УСЛОВИЯ ЗАДАНИЙ →
**1)** Перепишите без изменений часть текста о книге «Поэзис»: начните со слов «Язык и текст» и остановитесь после слов «падающую завесу будущего.».
**2)** Ответьте по тексту о книге «Поэзис»:
(а) Чье высказывание о словах, которые «живут веком мотылька», приводится в тексте?
(б) С чем, по выражению Маяковского, сравнивается прерванная речь?
(в) Каких поэтов текст называет поэтами круга Бирюкова?
**3)** Допишите, пожалуйста, продолжение текста о книге «Поэзис», начиная сразу после его последнего предложения.

ОТРЫВОК ТЕКСТА →
>>
Несмотря на “хорошо прописанную” и узнаваемую традицию, Бирюков ставит перед критиком, берущимся за рецензирование его книги, ряд вопросов, которые выходят за рамки его индивидуального стиля либо тех или иных поэтических находок и открытий. Прежде всего: продолжается ли сегодня традиция “первого авангарда” или это завершенный опыт, достояние истории литературы, что называется, для учебников? Возможен ли вообще “второй”, “третий” или даже “четвертый” аван- гард, о которых пишут исследователи[2]? Отвечает ли “журнальная” поэзия бытованию живой речи в современном обществе? И возможен ли “авангард” сегодня как живая литература?
Ответы на эти вопросы искать, возможно, еще преждевременно. Быть может, ряд размышлений — в виде предлагаемого здесь наброска — позволят очертить круг этих тем.
Представители формальной школы опирались в своем исследовании поэтического языка на новейшую — прежде всего футуристическую — поэзию и словотворчество своего времени. Уже в 1920-е годы поэтическая практика в творчестве поэтов ЛЕФа соседствовала с “серьезной” теорией. Новый язык становился предметом анализа сразу же, только зарождаясь. Иллюстрацией этому может послужить высказывание Хлебникова (его авторитет был непререкаем), что “некоторые слова живут веком мотылька”[3].
В начале 1960-х появляются работы, в которых делается попытка вскрыть механизмы “футуристического шифра”[4], начинается (в том числе в мемуарной литературе) процесс канонизации будетлян. Поэт, избравший эту традицию, работает уже с учетом филологических выкладок (см., напри- мер, “Код Велимира” (с. 162—169)), используя как структуралистский минус-прием, так и принцип обнажения приема. Причем новый жест возникает после зазора, паузы, с учетом “прошедшего времени”.
Сущность этого жеста, который очевиден даже при самом первом и беглом прочтении книги “Поэзис”, состоит в следующем: чтобы сохранить связь времен после невосполнимого исторического разрыва, поэту всякий раз приходится предпринимать усилие воссоздания, словно бы возобновляя прерванную речь, которая, как оторванная нога, по выражению Маяковского, “добегает в соседней улице”.
Язык и текст первого авангарда становятся для Бирюкова и поэтов его круга — Елизаветы Мнацакановой, Александра Горнона, Ры Никоновой, Сергея Сигея — своего рода “второй моделирующей системой”. Происходит двоякая выборка: отношение к “естественному” языку дается сквозь “диахроническую” призму авангарда, но и сам авангардный субстрат, в свою очередь, подвергается просеиванию, и не все принципы футуризма здесь соблюдаются. Так, у Бирюкова нет славянофильских высказываний и практически отсутствует математика. При этом “Поэзис” подразумевает создание собственной “книги судеб”: в стихотворении (или, скорее, поэме) “Код Велимира” имена поэтов словно бы становятся “временными двойниками”, своеобразными хлебниковскими “Ка”, выстреливающими в падающую завесу будущего.
<<
СОБРАННЫЕ ДАННЫЕ →
>>
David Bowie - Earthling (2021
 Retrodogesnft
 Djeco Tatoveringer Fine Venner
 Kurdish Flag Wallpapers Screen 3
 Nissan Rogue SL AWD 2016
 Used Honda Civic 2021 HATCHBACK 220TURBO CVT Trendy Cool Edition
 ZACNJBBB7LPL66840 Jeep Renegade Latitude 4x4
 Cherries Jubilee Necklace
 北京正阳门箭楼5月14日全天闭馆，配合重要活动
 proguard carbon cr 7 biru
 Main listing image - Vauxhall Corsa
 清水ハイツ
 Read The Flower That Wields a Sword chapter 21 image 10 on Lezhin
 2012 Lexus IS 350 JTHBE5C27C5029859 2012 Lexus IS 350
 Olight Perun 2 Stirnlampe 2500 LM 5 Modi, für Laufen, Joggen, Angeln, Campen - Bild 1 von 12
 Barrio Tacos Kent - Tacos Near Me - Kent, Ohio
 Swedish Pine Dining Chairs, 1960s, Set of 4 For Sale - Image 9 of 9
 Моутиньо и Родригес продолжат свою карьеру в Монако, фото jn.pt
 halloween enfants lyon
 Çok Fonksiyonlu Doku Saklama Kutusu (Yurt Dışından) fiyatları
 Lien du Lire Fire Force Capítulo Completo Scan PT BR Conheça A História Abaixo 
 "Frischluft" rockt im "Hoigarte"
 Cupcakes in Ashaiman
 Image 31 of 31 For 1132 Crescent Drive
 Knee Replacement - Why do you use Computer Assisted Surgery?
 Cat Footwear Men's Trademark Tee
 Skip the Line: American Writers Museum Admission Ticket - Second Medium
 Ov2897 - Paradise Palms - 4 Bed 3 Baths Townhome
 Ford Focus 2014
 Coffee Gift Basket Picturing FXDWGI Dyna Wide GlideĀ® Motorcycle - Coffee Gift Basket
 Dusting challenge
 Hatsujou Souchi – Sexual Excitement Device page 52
<<
ОТВЕТЫ ПО ПОРЯДКУ →
**1)**
Язык и текст первого авангарда становятся для Бирюкова и поэтов его круга — Елизаветы Мнацакановой, Александра Горнона, Ры Никоновой, Сергея Сигея — своего рода “второй моделирующей системой”. Происходит двоякая выборка: отношение к “естественному” языку дается сквозь “диахроническую” призму авангарда, но и сам авангардный субстрат, в свою очередь, подвергается просеиванию, и не все принципы футуризма здесь соблюдаются. Так, у Бирюкова нет славянофильских высказываний и практически отсутствует математика. При этом “Поэзис” подразумевает создание собственной “книги судеб”: в стихотворении (или, скорее, поэме) “Код Велимира” имена поэтов словно бы становятся “временными двойниками”, своеобразными хлебниковскими “Ка”, выстреливающими в падающую завесу будущего.

**2)**
(а) Хлебникова.
(б) С оторванной ногой, которая «добегает в соседней улице».
(в) Елизавету Мнацаканову, Александра Горнона, Ры Никонову и Сергея Сигея.

**3)**
Из зауми Хлебникова и Крученых Бирюков, Горнон, Мнацаканова берут “магистральные лучи”. Горнон прокручивает стыки морфем вокруг некоей воображаемой оси. Нечто подобное можно усмотреть в геометрической азбуке Хлебникова, когда согласная “С” окружает себя гнездом слов и между ними устанавливается математическое сходство, а значения подгоняются к исходному постулату. Сходным образом Мнацаканова добивается осязаемой суггестии путем комбинации слов и словосочетаний — март, мертв, смерть (tod) — в стихотворении “Opus № 16” из книги “Das Buch Sa- beth”, так что слово буквально обретает плоть. Сонорная поэзия Бирюкова напоминает “собственный язык” Крученых, однако — и здесь снова “зазор” — заумь остраняется, сопровождается своего рода комментарием. Так, в стихотворении “Кострома” (с. 11) первая часть названа “Скелет стихотворения”, а вторая — “Оболочка стихотворения”; автор не пишет прямо: “скелет Костромы, оболочка Костромы”, как поступили бы Крученых или Маяковский. Таким образом, в новом постфутуристическом языке всегда есть остраняющий вектор, задающий дистанцию.
В стихах Сергея Бирюкова сохраняется преемственность и верность авангардной интенции, на уровне как “взламывания смысла”, так и “бытописания поэтического подвига” футуристов — героика Хлебникова известна (скачки над пропастью на коне, езда на крышах поездов, уход на несколько суток в степь, ночевки на холодной земле…), и Бирюков, поэт и литературовед, во многом работает с этим “личным мифом” как с фольклором, производной “второй моделирующей системы”.
Связь фольклора и авангарда хотелось бы подробнее рассмотреть как раз на примере стихотворения “Кострома”. Татьяна Бек пишет во фрагменте предисловия к книге, что поэзия Бирюкова “…заряжается из двух источников — фольклор и авангард” (с. 7), а Елена Тихомирова-Мадден посвящает целый абзац этому стихотворению (с. 8). Остановимся на этом тексте (его второй части) подробнее:
Богиня Кострома
ОМ——— А
Кастра Ма-а-а
нет срама
а-а-гонь
горит горит
Богиня горит
говорит
солома
огонь
вода
плывет Кострома
Костромой
(с. 11)
Кострома — это не только город, но и имя богини, которое сохранило фольклорное предание. В 1960—1970-е годы народные ансамбли в разных городах СССР исполняли песнопение “выкликание Костромы”. В хоровод самодеятельных артистов включались и зрители, что придавало ему обрядовые черты. Кострома выкликалась на середину круга.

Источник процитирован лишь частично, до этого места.